Don't cause friction here

On the surface sharing is an unambiguous concept. Splitting things equally, taking turns, giving something of ours to someone else when they have none. When we use the word with our children however sharing loses its wholesome halo and darkens. Consider its definition from the persective of a child or a parent.

The lad sees twin1 sitting quietly in her room playing with a small plane she dug from his toy box where it has lain neglected for about a month. He tries to peel her fingers from it whilst shrieking "she's not sharing with me". He emerges from the screamfest victorious and lavishes his fascination on the hitherto forgotten toy. Having asked her to share with him, he is now operating a 'possesssion is nine tenths of the law' policy in the face of her reaching fingers and tear stained face.

Last week I took my three to a friend's house so that we could gnaw to death a bit of gossip while our children had a play. Twin2 and the friend's youngest daughter had the same taste in toys which inevitably led to a tug of war accessorized by the kind of screaming which puts blood vessels in their eyes at risk. I leant over and said "darling can you share the doll with your friend?" What I really meant was "give her the doll, go and find something else to play with and forget the fucking doll. Don't cause friction here."
Aren't we teaching our children just the most wonderful lessons?

Monday, 18 October 2010

The world's easiest teatime recipe

I'm a bit of a twat when it comes to cooking. I absolutely love it and rarely see it as a chore, even after a long day of relentless childcare. Sometimes I spend a Monday morning preparing the whole week's evening meals to store in the fridge. Most days I have cooked dinner by about 10am. Often in the afternoon I visit friends or have them at my house and don't want to have the question of 'what's for dinner?' hanging over me while I enjoy their company.

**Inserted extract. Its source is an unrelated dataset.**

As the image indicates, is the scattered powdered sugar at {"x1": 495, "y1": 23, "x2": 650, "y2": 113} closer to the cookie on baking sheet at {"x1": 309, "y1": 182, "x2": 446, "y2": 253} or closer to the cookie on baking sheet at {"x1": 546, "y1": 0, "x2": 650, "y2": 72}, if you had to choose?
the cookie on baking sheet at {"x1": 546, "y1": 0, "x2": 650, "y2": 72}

As much of a twat that I am, however, there are days when the prospect of cajoling three littlies to consume the kind of meals which make Jamie Oliver all excited makes me want to stab myself in the eye with a rusty can-opener. On these days I take the children into the garden, hand them all a can of rice pudding and a teaspoon and sit back with a glass of white wine. Five minutes later they are all in the bath, tummies full of the kind of carbohydrates which aid lengthy sleep and the kitchen is in the kind of state which makes me smile.

Tuesday, 12 October 2010

Sunday was a cracker of a day. The sun shone with spring warmth and we threw a birthday party for the lad. The bouncy castle was installed by 9.30am and bubbles filled our garden. All 3 chiddlers had a nap so at midday the husband and I blew the froth off a couple and played swingball. A couple of hours later and the party was in full swing. Nothing could be more wonderful than a garden full of shrieking, happy children and their relaxed, sun warmed parents. Twin1 ate more cake than anyone should put inside their body, twin2 was wide eyed at the joy of dummies (why couldn't she have stumbled upon that little miracle when she was a baby?) and the lad hauled his birthday brontosaurus around in delight.

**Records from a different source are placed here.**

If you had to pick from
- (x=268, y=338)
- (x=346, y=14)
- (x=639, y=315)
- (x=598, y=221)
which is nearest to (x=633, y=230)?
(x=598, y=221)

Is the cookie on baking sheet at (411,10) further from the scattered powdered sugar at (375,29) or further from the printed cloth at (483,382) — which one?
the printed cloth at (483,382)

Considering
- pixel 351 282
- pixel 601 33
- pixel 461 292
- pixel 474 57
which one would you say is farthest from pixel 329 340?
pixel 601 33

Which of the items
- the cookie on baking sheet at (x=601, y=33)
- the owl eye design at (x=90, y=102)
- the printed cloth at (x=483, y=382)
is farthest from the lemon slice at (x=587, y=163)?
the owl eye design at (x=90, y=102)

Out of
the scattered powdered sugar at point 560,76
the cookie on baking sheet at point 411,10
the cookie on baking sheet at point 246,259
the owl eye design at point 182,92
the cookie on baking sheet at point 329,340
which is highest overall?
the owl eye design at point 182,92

I love being around lots of people. I'm not particularly private or much of a loner, I can talk the arse end off a donkey and am never the first to leave a party so Sunday was pretty goddammed perfect.

Saturday, 9 October 2010

lad turns 4

I awoke this morning to the question "Mummy am I four now?" I sleepily smiled a yes and pulled my big, grown up four year old son in for a cuddle. We have had the most wonderful day. The birthday present of a brontosaurus model was a massive hit, he chatted to my parents and brother on skype, played swing ball with the husband's parents and giggled with his sisters and cousin. At his request we went to the airport and watched planes land and take off followed by McDonalds. I watched twin2 turn into a deranged lunatic in her efforts to protect her bottle of juice and vowed to choose water next time.

Tomorrow we have all lad's friends round to enjoy a bouncy castle in the garden. He has been entranced at the 'getting older' part of his birthday. "Is it still my birthday? Am I still four?" And informing strangers of his age all day, brimming with shiny eyed glee. I am so proud of my little lad. He loves conversation and finding out how things work. His favourite programmes on TV are David Attenborough narrated nature documentaries and cookery programmes featuring Jamie Oliver. His happiest days have been spent helping his Daddy pour concrete into foundations and planting the vegetable garden. He has a great sense of confidence in himself and others and is fantastic company. He can concentrate well on a task and is interested in talking to adults. I love my special little boy. Happy birthday, son.